[Document extract]
========================================================================

61 lines
2.3 KiB
Plaintext
61 lines
2.3 KiB
Plaintext
[[analyzer-anatomy]]
|
|
== Anatomy of an analyzer
|
|
|
|
An _analyzer_ -- whether built-in or custom -- is just a package which
|
|
contains three lower-level building blocks: _character filters_,
|
|
_tokenizers_, and _token filters_.
|
|
|
|
The built-in <<analysis-analyzers,analyzers>> pre-package these building
|
|
blocks into analyzers suitable for different languages and types of text.
|
|
Elasticsearch also exposes the individual building blocks so that they can be
|
|
combined to define new <<analysis-custom-analyzer,`custom`>> analyzers.
|
|
|
|
[float]
|
|
=== Character filters
|
|
|
|
A _character filter_ receives the original text as a stream of characters and
|
|
can transform the stream by adding, removing, or changing characters. For
|
|
instance, a character filter could be used to convert Hindu-Arabic numerals
|
|
(٠١٢٣٤٥٦٧٨٩) into their Arabic-Latin equivalents (0123456789), or to strip HTML
|
|
elements like `<b>` from the stream.
|
|
|
|
An analyzer may have *zero or more* <<analysis-charfilters,character filters>>,
|
|
which are applied in order.
|
|
|
|
[float]
|
|
=== Tokenizer
|
|
|
|
A _tokenizer_ receives a stream of characters, breaks it up into individual
|
|
_tokens_ (usually individual words), and outputs a stream of _tokens_. For
|
|
instance, a <<analysis-whitespace-tokenizer,`whitespace`>> tokenizer breaks
|
|
text into tokens whenever it sees any whitespace. It would convert the text
|
|
`"Quick brown fox!"` into the terms `[Quick, brown, fox!]`.

========================================================================

[Instructions]
**A.** In the analyzer anatomy text, how many character filters may an analyzer have?
**B.** Continue the text on analyzer anatomy from the point where it stops.

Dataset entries
========================================================================

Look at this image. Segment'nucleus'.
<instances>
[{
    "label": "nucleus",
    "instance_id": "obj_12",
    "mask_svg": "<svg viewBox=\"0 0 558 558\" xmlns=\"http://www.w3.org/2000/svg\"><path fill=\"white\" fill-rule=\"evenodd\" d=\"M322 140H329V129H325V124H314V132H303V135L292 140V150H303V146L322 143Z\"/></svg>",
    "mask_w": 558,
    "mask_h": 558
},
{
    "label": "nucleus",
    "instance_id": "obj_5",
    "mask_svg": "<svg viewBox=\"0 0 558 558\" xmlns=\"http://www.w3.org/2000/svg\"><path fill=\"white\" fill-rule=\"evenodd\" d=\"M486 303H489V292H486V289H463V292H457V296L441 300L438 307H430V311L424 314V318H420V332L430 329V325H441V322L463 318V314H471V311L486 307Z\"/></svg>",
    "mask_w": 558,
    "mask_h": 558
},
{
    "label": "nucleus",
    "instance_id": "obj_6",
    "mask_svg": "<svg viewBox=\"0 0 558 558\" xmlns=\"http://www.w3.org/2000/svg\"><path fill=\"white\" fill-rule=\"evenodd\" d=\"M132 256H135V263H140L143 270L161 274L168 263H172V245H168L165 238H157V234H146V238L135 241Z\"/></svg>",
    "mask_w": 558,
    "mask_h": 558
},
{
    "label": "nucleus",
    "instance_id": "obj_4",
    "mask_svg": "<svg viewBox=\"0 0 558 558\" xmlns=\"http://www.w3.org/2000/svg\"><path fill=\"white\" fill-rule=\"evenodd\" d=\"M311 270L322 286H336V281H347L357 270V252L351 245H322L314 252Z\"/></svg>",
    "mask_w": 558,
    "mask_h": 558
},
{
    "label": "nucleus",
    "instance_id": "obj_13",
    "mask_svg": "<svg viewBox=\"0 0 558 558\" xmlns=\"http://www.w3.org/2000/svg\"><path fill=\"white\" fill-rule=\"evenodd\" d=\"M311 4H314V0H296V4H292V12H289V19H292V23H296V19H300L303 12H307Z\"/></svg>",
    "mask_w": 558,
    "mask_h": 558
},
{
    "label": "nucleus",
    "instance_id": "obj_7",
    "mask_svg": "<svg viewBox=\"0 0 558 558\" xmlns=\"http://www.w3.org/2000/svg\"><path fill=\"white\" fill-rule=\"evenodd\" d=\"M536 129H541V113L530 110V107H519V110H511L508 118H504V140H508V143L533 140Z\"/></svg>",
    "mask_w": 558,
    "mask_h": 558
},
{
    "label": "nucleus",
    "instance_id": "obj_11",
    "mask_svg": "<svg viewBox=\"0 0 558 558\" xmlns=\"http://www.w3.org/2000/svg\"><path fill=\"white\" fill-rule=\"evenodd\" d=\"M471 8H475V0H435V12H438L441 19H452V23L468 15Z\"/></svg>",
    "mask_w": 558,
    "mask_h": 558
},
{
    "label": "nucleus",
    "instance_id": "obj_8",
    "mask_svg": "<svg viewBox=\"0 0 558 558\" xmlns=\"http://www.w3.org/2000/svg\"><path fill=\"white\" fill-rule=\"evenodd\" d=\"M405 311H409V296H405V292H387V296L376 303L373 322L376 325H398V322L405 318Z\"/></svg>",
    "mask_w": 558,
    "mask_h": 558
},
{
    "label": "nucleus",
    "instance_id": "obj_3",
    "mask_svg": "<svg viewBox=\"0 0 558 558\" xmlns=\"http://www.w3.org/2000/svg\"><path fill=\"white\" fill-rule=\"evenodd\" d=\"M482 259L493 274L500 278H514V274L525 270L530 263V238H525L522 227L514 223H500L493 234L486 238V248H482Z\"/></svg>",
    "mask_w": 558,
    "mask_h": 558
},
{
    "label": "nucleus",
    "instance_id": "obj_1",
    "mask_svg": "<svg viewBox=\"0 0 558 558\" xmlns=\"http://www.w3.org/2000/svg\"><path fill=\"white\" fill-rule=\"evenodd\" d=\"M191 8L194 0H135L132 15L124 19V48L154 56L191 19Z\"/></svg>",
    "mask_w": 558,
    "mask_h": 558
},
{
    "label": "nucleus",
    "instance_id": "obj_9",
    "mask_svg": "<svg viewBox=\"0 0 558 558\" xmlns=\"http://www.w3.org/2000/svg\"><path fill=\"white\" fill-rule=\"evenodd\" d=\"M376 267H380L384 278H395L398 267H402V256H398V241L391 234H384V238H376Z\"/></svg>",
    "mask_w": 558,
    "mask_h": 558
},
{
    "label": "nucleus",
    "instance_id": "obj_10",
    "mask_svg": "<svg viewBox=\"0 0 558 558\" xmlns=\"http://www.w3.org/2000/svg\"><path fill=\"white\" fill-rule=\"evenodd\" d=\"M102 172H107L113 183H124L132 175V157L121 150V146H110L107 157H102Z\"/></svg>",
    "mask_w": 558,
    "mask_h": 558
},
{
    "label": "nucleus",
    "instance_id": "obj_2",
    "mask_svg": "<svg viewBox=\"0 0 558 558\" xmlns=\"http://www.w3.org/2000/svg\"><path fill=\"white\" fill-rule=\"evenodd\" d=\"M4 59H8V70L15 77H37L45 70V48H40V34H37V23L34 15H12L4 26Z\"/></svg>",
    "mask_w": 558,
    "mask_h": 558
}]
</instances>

========================================================================

[Expected outputs]
**A.** An analyzer may have zero or more character filters, which are applied in order.

**B.**
|
|
|
|
The tokenizer is also responsible for recording the order or _position_ of
|
|
each term and the start and end _character offsets_ of the original word which
|
|
the term represents.
|
|
|
|
An analyzer must have *exactly one* <<analysis-tokenizers,tokenizer>>.
|
|
|
|
|
|
[float]
|
|
=== Token filters
|
|
|
|
A _token filter_ receives the token stream and may add, remove, or change
|
|
tokens. For example, a <<analysis-lowercase-tokenfilter,`lowercase`>> token
|
|
filter converts all tokens to lowercase, a
|
|
<<analysis-stop-tokenfilter,`stop`>> token filter removes common words
|
|
(_stop words_) like `the` from the token stream, and a
|
|
<<analysis-synonym-tokenfilter,`synonym`>> token filter introduces synonyms
|
|
into the token stream.
|
|
|
|
Token filters are not allowed to change the position or character offsets of
|
|
each token.
|
|
|
|
An analyzer may have *zero or more* <<analysis-tokenfilters,token filters>>,
|
|
which are applied in order.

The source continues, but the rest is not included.